Records provided:

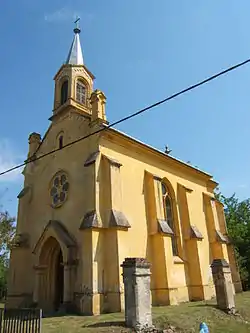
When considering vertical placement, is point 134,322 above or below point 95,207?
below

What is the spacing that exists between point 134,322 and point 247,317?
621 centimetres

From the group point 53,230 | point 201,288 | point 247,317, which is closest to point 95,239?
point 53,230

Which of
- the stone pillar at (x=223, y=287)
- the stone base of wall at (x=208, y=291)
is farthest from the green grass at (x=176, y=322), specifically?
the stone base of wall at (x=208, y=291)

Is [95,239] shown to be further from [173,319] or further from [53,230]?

---

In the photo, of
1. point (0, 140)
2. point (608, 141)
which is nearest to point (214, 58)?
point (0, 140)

Problem: Copy the items from the line with "When considering vertical" to the line with "Is [95,239] shown", putting "distance" in place of "spacing" and changing nothing else.

Solution to this task:
When considering vertical placement, is point 134,322 above or below point 95,207?
below

What is the distance that exists between point 134,322 and point 247,317?
621 centimetres

From the group point 53,230 | point 201,288 | point 247,317, which is closest to point 95,239?
point 53,230

Which of
- the stone pillar at (x=223, y=287)
- the stone base of wall at (x=208, y=291)
is farthest from the green grass at (x=176, y=322), specifically?
the stone base of wall at (x=208, y=291)

Is [95,239] shown to be further from [173,319] or further from [53,230]?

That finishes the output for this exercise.